The construction industry's current perspective of sustainability is mainly focused on the principles of resource efficiency and the health and productivity of the final occupants of the building. However, it has been argued that sustainability should be considered across a building's entire lifecycle, and that it should include the health and wellbeing of construction workers (Rajendran et al. 2009).
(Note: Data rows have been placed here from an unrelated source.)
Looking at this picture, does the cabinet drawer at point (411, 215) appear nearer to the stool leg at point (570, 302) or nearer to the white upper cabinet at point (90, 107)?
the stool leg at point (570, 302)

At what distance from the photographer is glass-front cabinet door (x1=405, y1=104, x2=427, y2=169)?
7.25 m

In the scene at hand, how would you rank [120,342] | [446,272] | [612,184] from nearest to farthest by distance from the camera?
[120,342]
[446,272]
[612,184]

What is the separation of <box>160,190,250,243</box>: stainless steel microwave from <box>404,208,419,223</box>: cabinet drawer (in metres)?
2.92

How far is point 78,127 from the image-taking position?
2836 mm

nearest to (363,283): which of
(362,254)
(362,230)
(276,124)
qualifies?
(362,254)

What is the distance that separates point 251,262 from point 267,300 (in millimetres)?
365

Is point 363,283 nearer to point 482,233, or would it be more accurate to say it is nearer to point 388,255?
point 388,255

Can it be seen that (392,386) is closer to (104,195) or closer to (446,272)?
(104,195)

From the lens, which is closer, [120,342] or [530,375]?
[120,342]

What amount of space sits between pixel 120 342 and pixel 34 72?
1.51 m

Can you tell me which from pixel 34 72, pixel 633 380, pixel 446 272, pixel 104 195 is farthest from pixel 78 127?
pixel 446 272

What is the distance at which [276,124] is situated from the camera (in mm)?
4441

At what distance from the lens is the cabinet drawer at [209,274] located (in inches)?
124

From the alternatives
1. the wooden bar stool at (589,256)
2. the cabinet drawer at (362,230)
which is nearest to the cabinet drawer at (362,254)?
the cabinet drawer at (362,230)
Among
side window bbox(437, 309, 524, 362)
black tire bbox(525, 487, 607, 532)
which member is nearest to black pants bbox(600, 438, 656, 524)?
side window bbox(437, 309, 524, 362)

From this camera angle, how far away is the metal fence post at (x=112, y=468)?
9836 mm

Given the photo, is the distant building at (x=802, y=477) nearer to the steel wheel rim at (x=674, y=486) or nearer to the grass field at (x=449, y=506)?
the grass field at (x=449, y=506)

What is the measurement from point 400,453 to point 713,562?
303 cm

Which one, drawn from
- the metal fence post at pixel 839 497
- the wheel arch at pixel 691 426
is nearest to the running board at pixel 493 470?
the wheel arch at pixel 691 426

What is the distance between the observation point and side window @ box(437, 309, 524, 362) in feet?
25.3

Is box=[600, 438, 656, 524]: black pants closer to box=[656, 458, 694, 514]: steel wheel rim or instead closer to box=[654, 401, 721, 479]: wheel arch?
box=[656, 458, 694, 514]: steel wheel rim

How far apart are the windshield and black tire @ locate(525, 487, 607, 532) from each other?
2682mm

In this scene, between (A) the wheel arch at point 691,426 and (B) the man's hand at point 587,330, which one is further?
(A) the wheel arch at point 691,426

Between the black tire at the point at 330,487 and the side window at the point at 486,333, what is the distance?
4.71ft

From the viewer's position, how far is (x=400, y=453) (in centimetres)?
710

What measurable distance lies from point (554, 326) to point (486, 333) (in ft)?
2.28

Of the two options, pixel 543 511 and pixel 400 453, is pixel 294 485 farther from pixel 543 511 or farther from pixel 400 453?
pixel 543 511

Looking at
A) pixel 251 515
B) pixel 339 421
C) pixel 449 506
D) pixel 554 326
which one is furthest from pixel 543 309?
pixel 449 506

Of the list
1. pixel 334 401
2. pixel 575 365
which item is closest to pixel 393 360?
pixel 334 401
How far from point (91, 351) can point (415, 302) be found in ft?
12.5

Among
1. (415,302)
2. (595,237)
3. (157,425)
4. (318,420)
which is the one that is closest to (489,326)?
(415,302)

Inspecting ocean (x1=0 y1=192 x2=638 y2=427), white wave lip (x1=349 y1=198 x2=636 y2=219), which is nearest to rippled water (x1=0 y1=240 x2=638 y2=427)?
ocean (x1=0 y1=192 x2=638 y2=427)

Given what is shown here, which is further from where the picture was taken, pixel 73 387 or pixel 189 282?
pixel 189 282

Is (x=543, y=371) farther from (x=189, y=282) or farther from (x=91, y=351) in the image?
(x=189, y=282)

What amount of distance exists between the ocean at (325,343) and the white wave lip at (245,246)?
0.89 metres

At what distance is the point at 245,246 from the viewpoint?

There have been a substantial number of studies that have evaluated the impact of LEED certification on worker safety and health. Rajendran et al. (2009) conducted a study on 86 projects to test for a difference on safety performance between green and non-green projects. They found moderate statistical evidence that LEED certified projects incur higher OSHA recordable injury rates (RIR) than conventional construction projects. Following this study, Fortunato et al. (2012) conducted six detailed case studies to identify how the common design elements and construction practices implemented to achieve LEED certification affect construction worker safety and health. The case studies revealed that, out of the fifty-five applicable credits, twelve increase safety risks when compared to conventional projects because workers are exposed to unfamiliar situations and additional work at height, near electrical systems, in proximity to unstable soils, and around heavy equipment. Hazards are summarized for specific credits later in the manuscript.

Dewlaney et al. (2012) built upon this work by quantifying the increase or decrease in base-level safety risk for the credits highlighted by Fortunato et al. (2012). Through a total of 37 interviews with experienced designers and contractors, they concluded that the most significant negative impacts to construction safety are the heat island effect-roof (19% increase in eye strain when installing reflective roof membranes), on-site renewable energy (24% increase in falls to lower level during roof work), and construction waste management (36% increase in lacerations, strains and sprains).

In recent research Dewlaney and Hallowell (2012) identified design and management techniques to mitigate the risks associated with the means and methods used to achieve LEED certification. Through interviews with experienced design engineers and construction professionals, this study found specific strategies to mitigate each of the hazards that were identified by Fortunato et al. (2012).